Court Opinion

ID: 9493671
Source: CourtListenerOpinion
Date Created: 2023-08-05 15:14:52.107163+00
Date Added: 2024-06-11T17:55:57.716210
License: Public Domain

*114JACOBS, Circuit Judge (concurring):
I agree with the result in this appeal and with all the analysis that is needed to support that result. I write separately to emphasize that the Court does not adopt a definition of “immediate,” other than to hold that, under any definition considered or conceivable, Nelson does not recover.
I agree with the majority opinion that, regardless of how one defines the term “immediate risk of physical harm,” Nelson has not demonstrated immediacy. Maj. Op. at 113. But the majority opinion in dicta then posits and evaluates several definitions, rating some candidates higher than others. In my view, immediacy of risk denotes the absence of mediate intervals of time or place or other circumstance (possibly including cause); i.e., something happened that would have caused plaintiff physical harm then and there if she had been a step closer or a moment sooner or later. My reading of Gottshall immediacy is informed by the Supreme Court’s use of the immediacy requirement as a limit on litigable claims. See Gottshall, 512 U.S. at 552, 114 S.Ct. 2396. Gottshall immediacy is conceived in terms of a zone of danger. Zonal danger bespeaks risk at a delimited place and time. An extinct volcano is not a danger zone, nor is a point remote from an active one. In this case, nothing happened; Houle did not menace or attack the plaintiff. The discussion of immediacy in the majority opinion is therefore a particularly disembodied form of dicta.1
This dicta anticipates issues of some strategic significance. In Metro-North Commuter Railroad v. Buckley, 521 U.S. 424, 117 S.Ct. 2113, 138 L.Ed.2d 560 (1997), the Supreme Court reversed an opinion of this Court in which we had held that a railroad worker who inhaled asbestos-containing insulation dust could maintain a FELA action under the “physical impact” prong of the zone of danger test. See Buckley v. Metro-North Commuter R.R., 79 F.3d 1337, 1345-46 (2d Cir.1996). We had reasoned that “physical impact” included contact with a toxic substance that “causes a measurable increase in the possibility of [the plaintiff] developing asbestos-related disease” in the future, so long as the contact would “cause fear in a reasonable person.” Id. at 1344-45 (emphasis added). The Supreme Court reversed, holding that “the ‘physical impact’ to which Gotshall referred does not include a simple physical contact with a substance that might cause a disease at a substantially later time-where that substance, or related circumstance, threatens no harm other than the disease-related risk.” Buckley, 521 U.S. at 430, 117 S.Ct. 2113.
The majority opinion in this case suggests that a court could accomplish under the “immediate risk of physical harm” prong of the Gottshall zone of danger test what the Supreme Court held cannot be done under the “physical impact” prong of the test. Maybe that is a good idea. But this appeal does not present an occasion for such a ruling, and the discussion that bears on this question is (and is conceded to be) dicta.

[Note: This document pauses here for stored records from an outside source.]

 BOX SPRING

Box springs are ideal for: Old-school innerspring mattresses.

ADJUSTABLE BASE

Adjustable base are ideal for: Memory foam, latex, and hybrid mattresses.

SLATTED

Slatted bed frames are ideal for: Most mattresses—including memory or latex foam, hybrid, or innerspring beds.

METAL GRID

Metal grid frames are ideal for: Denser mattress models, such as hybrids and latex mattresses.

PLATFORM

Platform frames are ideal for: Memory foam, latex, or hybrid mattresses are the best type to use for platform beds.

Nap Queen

. The majority opinion for some reason places grandparents within the "immediate” family. On one level, I suppose, that depends on the grandparents. The definition of "immediate family” in law, however, is cast in terms of two consecutive generations. See Black's Law Dictionary 620 (7th ed. 1999) ("A person's parents, spouse, children, and siblings.”). This is a question that has ramifications. See, e.g., Baker v. Dorfman, 2000 WL 1233349, *4 (2d Cir. Sept.1, 2000) (holding that, under New York law, a plaintiff can recover for emotional injury as a consequence of witnessing serious physical injury done to a member of plaintiff's "immediate family”); Trombetta v. Conkling, 82 N.Y.2d 549, 605 N.Y.S.2d 678, 678, 626 N.E.2d 653 (1993) ("[W]hile plaintiff was, without doubt, within the zone of danger when defendants' truck killed her aunt, the claim for the negligent suffering of emotional distress was properly dismissed because plaintiff is not within the deceased's 'immediate family’.”).